▶ SET EXERCISE 1: Translate the following sentence from the Archive::BagIt README below into German: "At the moment only filepaths in linux-style are supported."

▶ TEXT TO READ:
Archive-BagIt
view release on metacpan or search on metacpan
README.mkdn view on Meta::CPAN
# NAME
Archive::BagIt - The main module to handle bags.
# VERSION
version 0.101
# NAME
Achive::BagIt - The main module to handle Bags
# SOURCE
The original development version was on github at [http://github.com/rjeschmi/Archive-BagIt](http://github.com/rjeschmi/Archive-BagIt)
and may be cloned from there.
The actual development version is available at [https://git.fsfe.org/art1pirat/Archive-BagIt](https://git.fsfe.org/art1pirat/Archive-BagIt)
# Conformance to RFC8493
The module should fulfill the RFC requirements, with following limitations:
- only encoding UTF-8 is supported
- version 0.97 or 1.0 allowed
- version 0.97 requires tag-/manifest-files with md5-fixity
- version 1.0 requires tag-/manifest-files with sha512-fixity
- BOM is not supported
- Carriage Return in bagit-files are not allowed
- fetch.txt is unsupported
At the moment only filepaths in linux-style are supported.
To get an more detailled overview, see the testsuite under `t/verify_bag.t` and corresponding test bags from the BagIt conformance testsuite of Library of Congress under `bagit_conformance_suite/`.
See [https://datatracker.ietf.org/doc/rfc8493/?include\_text=1](https://datatracker.ietf.org/doc/rfc8493/?include_text=1) for details.
# TODO
- enhanced testsuite
- reduce complexity
- use modern perl code
- add flag to enable very strict verify
# Backward Compatibility
To reduce the complexity of code in current module the support for
- parallel processing
=item synchronous I/O
is removed. The existing code is very fast, so there is no performance loss.
In near future the support for [Archive::BagIt::Fast](https://metacpan.org/pod/Archive%3A%3ABagIt%3A%3AFast) will be removed, because it needs hooks, which increase code
complexity in current module without any performance benefit.
# FAQ
## How to access the manifest-entries directly?
Try this:
foreach my $algorithm ( keys %{ $self->manifests }) {
my $entries_ref = $self->manifests->{$algorithm}->manifest_entries();
# $entries_ref returns a hashref like:
# {
# data/hello.txt "e7c22b994c59d9cf2b48e549b1e24666636045930d3da7c1acb299d1c3b7f931f94aae41edda2c2b207a36e10f8bcb8d45223e54878f5b316e7ce3b6bc019629"

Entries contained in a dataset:

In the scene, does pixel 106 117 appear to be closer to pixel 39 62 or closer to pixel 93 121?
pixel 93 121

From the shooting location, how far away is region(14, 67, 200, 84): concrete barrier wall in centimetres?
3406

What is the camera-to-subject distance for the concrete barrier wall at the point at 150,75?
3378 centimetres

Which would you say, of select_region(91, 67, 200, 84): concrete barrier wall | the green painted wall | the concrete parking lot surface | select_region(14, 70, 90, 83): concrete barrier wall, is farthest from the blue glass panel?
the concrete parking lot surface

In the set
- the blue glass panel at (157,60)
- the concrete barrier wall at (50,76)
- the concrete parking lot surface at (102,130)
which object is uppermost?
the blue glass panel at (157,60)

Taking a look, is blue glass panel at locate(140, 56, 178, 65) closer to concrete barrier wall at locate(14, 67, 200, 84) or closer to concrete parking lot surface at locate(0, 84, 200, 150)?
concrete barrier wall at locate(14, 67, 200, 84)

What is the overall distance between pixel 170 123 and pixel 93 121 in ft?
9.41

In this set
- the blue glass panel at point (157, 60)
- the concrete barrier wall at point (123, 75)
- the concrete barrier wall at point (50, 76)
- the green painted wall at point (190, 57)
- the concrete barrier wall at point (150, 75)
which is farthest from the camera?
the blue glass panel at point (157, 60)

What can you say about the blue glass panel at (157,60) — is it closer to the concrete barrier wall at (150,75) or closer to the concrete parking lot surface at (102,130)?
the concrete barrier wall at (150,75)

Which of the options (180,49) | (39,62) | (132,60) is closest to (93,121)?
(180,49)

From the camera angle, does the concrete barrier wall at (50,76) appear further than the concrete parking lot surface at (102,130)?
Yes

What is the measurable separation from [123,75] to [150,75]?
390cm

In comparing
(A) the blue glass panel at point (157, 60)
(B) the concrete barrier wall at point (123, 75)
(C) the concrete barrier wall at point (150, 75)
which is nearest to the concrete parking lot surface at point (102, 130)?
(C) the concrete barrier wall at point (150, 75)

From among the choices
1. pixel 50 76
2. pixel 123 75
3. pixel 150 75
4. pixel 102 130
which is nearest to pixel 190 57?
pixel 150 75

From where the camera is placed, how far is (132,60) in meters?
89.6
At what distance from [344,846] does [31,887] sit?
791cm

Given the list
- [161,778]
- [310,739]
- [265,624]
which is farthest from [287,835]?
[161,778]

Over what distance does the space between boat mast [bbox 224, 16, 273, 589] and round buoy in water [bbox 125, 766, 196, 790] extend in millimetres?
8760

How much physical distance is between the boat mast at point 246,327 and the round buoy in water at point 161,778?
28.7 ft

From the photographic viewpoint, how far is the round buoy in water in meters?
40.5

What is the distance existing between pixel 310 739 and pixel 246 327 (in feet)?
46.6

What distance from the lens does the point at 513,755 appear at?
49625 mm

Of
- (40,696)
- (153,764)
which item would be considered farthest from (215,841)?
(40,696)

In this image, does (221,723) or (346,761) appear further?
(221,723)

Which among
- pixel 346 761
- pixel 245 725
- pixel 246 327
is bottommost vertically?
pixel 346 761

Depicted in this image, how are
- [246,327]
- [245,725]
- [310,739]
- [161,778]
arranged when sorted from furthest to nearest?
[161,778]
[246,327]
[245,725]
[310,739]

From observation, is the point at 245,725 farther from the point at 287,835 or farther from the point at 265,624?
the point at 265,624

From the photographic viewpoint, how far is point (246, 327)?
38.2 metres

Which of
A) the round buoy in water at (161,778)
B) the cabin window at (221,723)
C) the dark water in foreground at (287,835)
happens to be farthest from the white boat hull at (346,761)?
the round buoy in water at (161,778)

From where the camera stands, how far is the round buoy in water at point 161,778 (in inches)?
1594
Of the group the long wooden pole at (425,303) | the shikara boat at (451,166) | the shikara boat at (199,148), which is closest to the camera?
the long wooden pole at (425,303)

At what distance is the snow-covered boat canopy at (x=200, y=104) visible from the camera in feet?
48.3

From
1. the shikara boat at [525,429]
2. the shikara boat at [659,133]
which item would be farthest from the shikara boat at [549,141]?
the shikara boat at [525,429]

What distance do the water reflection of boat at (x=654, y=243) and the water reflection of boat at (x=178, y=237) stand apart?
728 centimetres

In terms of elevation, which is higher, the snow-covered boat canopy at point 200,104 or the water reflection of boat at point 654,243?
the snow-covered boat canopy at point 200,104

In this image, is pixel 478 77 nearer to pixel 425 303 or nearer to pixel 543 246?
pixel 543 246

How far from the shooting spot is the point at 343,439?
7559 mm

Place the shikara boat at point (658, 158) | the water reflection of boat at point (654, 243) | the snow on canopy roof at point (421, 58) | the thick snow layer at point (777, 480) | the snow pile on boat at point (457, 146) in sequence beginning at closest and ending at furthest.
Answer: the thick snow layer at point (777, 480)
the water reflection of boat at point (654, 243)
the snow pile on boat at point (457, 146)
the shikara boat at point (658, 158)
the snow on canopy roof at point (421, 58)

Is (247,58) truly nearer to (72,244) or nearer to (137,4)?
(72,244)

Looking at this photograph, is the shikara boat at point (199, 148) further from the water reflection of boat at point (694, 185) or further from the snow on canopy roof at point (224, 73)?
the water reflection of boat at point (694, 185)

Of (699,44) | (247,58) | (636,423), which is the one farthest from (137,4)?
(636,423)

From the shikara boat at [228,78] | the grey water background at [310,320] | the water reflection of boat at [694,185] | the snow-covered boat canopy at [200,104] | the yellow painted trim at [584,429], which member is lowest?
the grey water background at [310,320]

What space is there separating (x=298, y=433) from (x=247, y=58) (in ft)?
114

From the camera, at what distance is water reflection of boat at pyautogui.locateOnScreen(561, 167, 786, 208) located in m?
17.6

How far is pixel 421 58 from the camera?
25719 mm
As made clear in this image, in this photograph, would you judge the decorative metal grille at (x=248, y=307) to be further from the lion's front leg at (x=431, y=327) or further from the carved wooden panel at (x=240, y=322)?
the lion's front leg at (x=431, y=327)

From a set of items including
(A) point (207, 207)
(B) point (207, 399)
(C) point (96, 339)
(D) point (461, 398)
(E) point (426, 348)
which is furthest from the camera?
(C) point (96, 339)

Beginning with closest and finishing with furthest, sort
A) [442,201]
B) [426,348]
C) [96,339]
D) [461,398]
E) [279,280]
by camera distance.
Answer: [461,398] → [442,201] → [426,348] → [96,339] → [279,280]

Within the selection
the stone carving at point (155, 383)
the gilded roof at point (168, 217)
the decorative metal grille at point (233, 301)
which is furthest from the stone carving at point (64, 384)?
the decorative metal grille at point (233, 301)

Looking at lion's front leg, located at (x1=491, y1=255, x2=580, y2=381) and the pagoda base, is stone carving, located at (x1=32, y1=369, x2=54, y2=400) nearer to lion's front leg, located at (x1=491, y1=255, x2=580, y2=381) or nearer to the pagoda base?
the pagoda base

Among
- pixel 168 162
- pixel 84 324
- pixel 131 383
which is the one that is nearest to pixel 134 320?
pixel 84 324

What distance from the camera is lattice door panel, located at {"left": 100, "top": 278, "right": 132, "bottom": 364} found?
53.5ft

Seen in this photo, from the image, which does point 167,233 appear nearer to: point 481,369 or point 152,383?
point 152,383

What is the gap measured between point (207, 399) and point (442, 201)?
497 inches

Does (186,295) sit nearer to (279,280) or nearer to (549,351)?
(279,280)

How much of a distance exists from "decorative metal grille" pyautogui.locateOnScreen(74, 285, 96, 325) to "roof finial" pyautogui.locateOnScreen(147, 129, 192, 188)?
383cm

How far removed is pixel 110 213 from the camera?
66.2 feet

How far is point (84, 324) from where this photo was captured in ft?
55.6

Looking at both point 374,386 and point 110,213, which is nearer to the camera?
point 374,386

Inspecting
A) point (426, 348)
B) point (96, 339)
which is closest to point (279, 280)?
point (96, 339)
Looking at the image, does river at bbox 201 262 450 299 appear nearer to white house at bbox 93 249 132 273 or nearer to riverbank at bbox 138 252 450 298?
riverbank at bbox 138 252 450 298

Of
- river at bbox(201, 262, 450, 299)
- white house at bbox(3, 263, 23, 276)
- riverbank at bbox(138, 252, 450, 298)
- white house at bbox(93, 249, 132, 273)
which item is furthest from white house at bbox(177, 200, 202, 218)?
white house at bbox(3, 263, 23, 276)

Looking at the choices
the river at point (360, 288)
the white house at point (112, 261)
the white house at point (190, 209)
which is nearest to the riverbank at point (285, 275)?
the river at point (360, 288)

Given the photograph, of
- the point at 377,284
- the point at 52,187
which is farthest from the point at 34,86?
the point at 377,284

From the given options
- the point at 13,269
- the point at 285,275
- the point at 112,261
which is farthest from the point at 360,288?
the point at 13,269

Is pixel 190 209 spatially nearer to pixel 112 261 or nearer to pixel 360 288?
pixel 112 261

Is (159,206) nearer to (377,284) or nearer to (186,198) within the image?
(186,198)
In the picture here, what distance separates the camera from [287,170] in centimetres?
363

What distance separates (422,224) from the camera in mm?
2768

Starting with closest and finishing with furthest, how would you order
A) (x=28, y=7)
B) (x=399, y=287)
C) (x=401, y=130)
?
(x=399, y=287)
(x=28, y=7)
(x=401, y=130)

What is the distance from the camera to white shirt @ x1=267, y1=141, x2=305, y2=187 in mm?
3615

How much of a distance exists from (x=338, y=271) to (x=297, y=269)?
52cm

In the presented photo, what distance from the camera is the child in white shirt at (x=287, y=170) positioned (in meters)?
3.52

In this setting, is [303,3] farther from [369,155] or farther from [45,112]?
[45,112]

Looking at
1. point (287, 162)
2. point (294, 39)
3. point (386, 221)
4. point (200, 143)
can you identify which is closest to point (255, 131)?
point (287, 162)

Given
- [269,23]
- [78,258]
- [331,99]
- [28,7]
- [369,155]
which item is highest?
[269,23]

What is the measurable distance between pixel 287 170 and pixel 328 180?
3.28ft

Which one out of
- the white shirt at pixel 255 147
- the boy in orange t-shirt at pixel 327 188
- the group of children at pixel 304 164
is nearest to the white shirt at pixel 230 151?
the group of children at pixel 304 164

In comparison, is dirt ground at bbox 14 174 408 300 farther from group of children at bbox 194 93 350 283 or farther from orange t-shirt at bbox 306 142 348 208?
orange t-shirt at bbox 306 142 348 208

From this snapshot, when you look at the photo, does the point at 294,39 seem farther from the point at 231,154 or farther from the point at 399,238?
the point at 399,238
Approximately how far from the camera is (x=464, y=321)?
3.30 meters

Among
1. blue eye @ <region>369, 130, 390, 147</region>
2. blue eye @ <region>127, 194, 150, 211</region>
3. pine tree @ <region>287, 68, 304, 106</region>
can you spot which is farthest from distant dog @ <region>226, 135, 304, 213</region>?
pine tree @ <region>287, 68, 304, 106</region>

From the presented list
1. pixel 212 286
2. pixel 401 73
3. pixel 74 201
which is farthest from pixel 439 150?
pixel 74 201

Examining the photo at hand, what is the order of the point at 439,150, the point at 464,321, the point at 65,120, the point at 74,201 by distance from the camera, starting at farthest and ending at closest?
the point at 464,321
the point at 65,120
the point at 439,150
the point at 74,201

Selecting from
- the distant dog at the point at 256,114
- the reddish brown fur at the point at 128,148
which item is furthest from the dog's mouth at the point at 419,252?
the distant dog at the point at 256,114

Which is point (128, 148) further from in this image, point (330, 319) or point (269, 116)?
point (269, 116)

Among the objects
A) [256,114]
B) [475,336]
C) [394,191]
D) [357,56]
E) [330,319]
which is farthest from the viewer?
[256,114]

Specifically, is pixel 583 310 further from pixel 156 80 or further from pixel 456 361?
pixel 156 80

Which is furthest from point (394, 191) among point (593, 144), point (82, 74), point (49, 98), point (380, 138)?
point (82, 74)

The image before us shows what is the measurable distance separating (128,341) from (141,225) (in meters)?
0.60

▶ SET EXERCISE 2: Reproduce the entries above verbatim, from the line containing "Selecting from" through the final line of the entries, including both ends.

▶ PROBLEM SOLUTION 1: Derzeit werden nur Dateipfade im Linux-Stil unterstützt.

▶ PROBLEM SOLUTION 2:
Selecting from
- the distant dog at the point at 256,114
- the reddish brown fur at the point at 128,148
which item is furthest from the dog's mouth at the point at 419,252?
the distant dog at the point at 256,114

Which is point (128, 148) further from in this image, point (330, 319) or point (269, 116)?
point (269, 116)

Among the objects
A) [256,114]
B) [475,336]
C) [394,191]
D) [357,56]
E) [330,319]
which is farthest from the viewer?
[256,114]

Specifically, is pixel 583 310 further from pixel 156 80 or further from pixel 456 361?
pixel 156 80

Which is furthest from point (394, 191) among point (593, 144), point (82, 74), point (49, 98), point (380, 138)?
point (82, 74)

The image before us shows what is the measurable distance separating (128,341) from (141,225) (in meters)?
0.60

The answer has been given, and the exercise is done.